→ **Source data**

* * * *

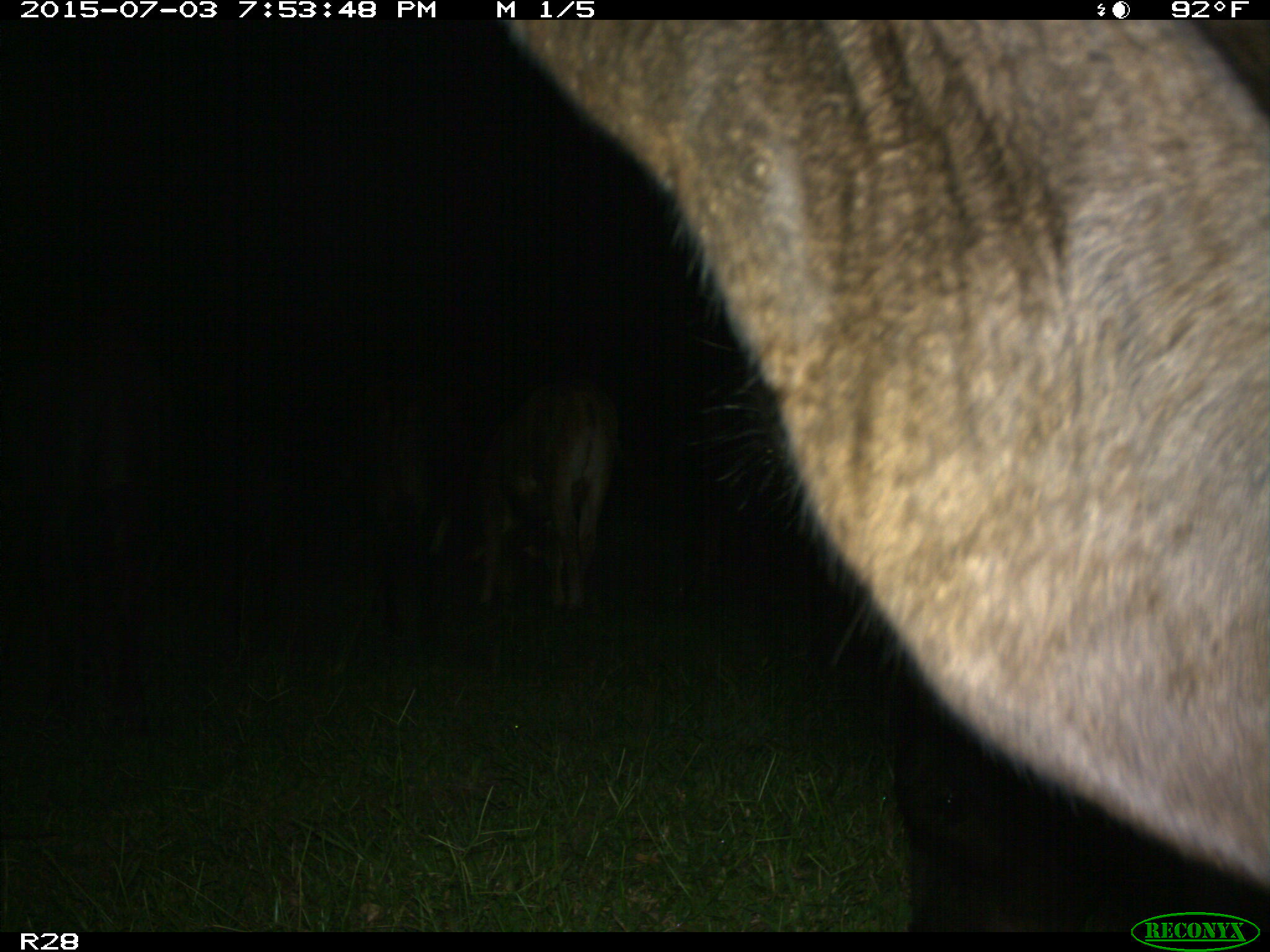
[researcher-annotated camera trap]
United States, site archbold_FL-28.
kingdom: Animalia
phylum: Chordata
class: Mammalia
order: Artiodactyla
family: Bovidae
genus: Bos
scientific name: Bos taurus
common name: domestic cow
Bos taurus (domestic cow).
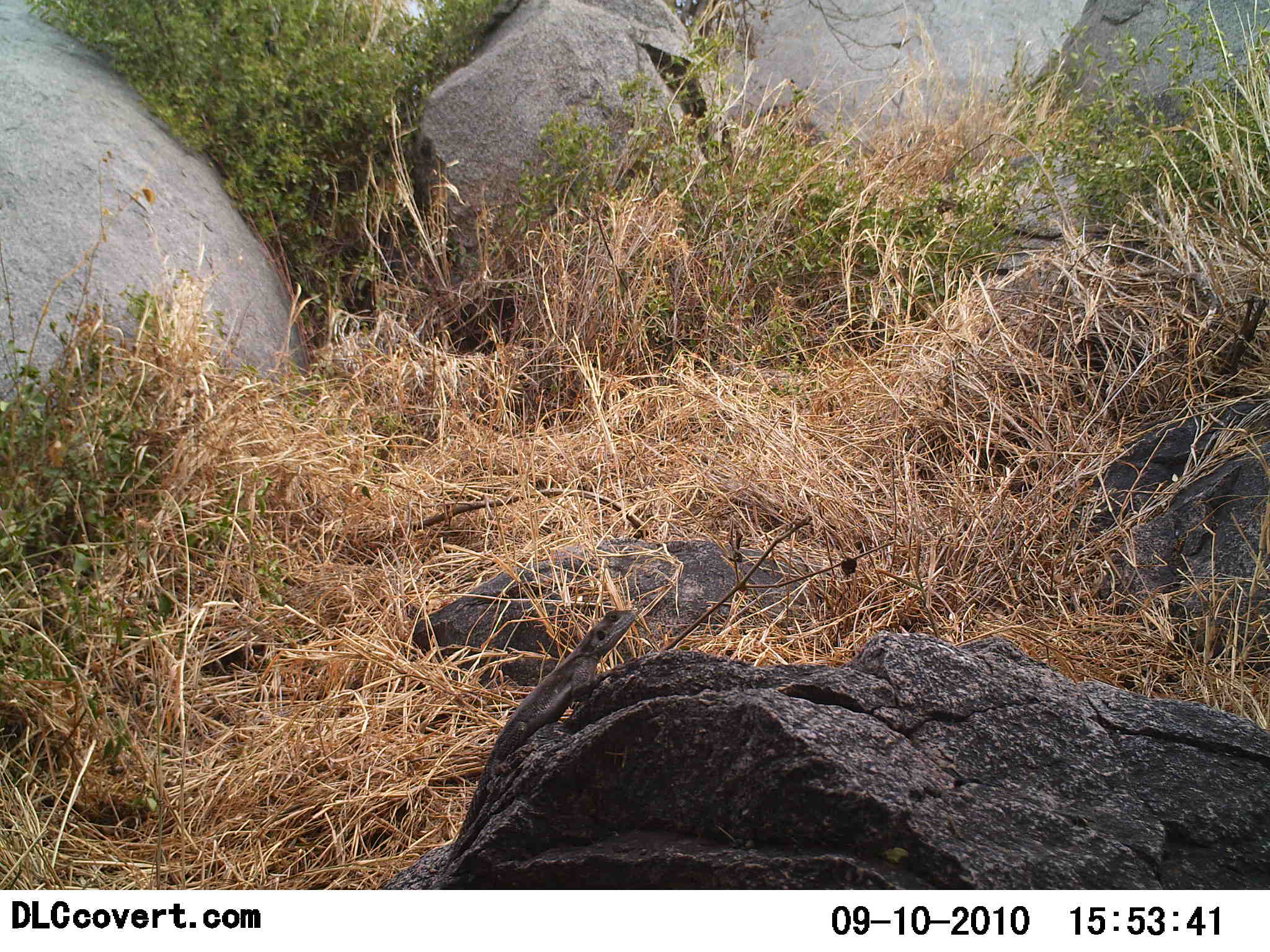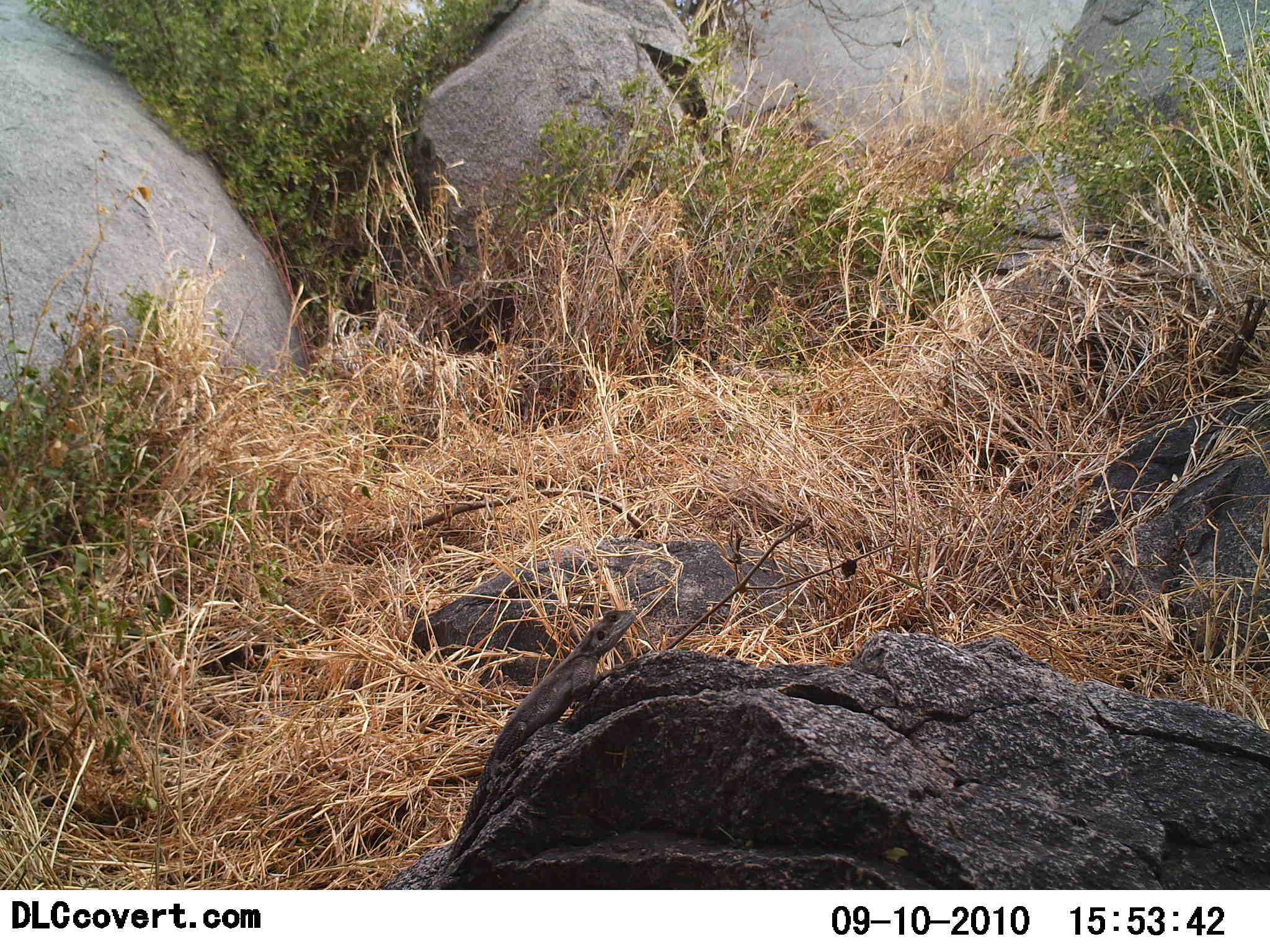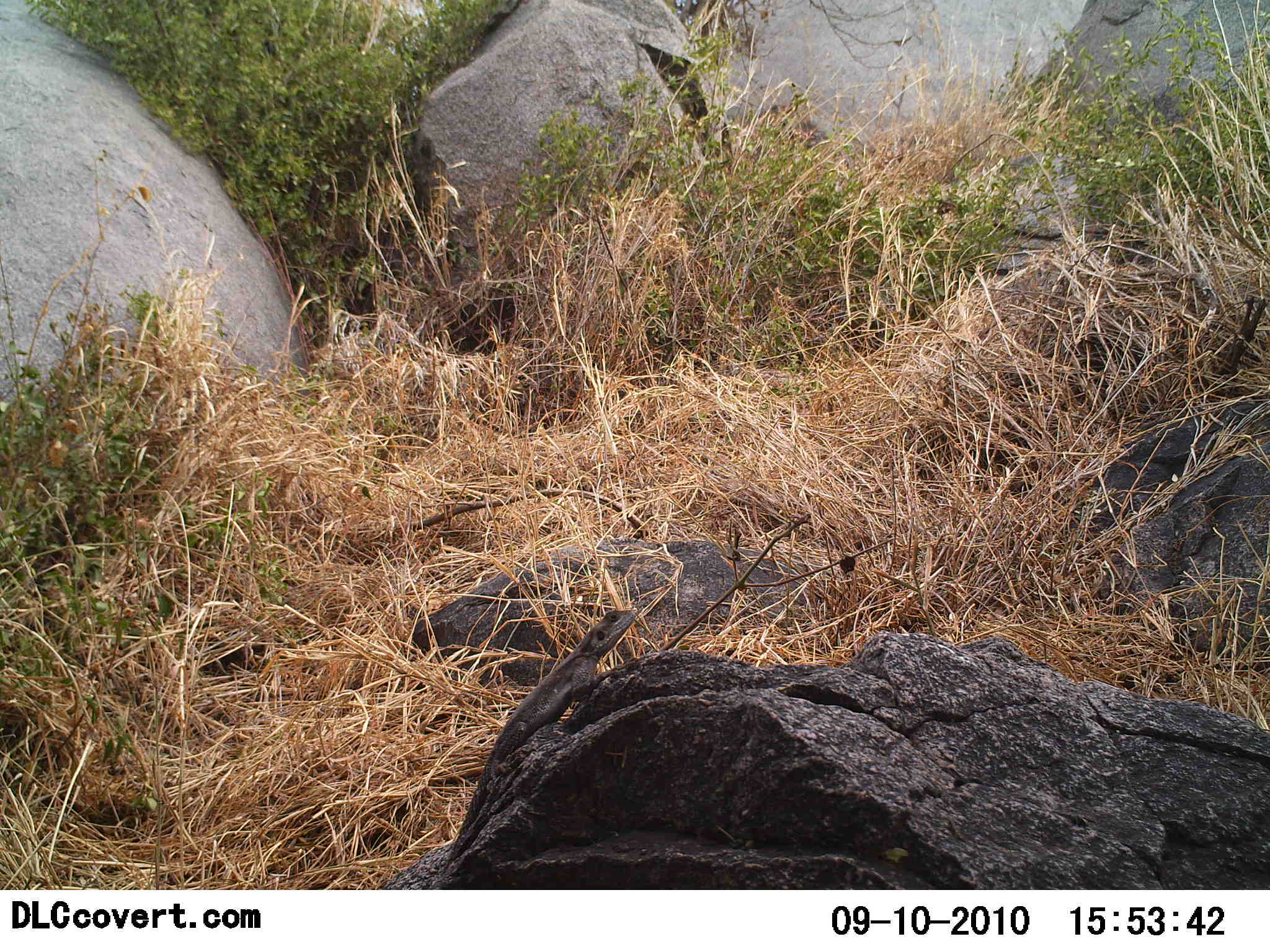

* * * *

→ **Goal of the exercise**
Word for word, restate the lines from the line containing "order: Artiodactyla" through the end of the data, including the first and last of them. Pictures stay out.

→ **Reply to the exercise**
order: Artiodactyla
family: Bovidae
genus: Bos
scientific name: Bos taurus
common name: domestic cow
Bos taurus (domestic cow).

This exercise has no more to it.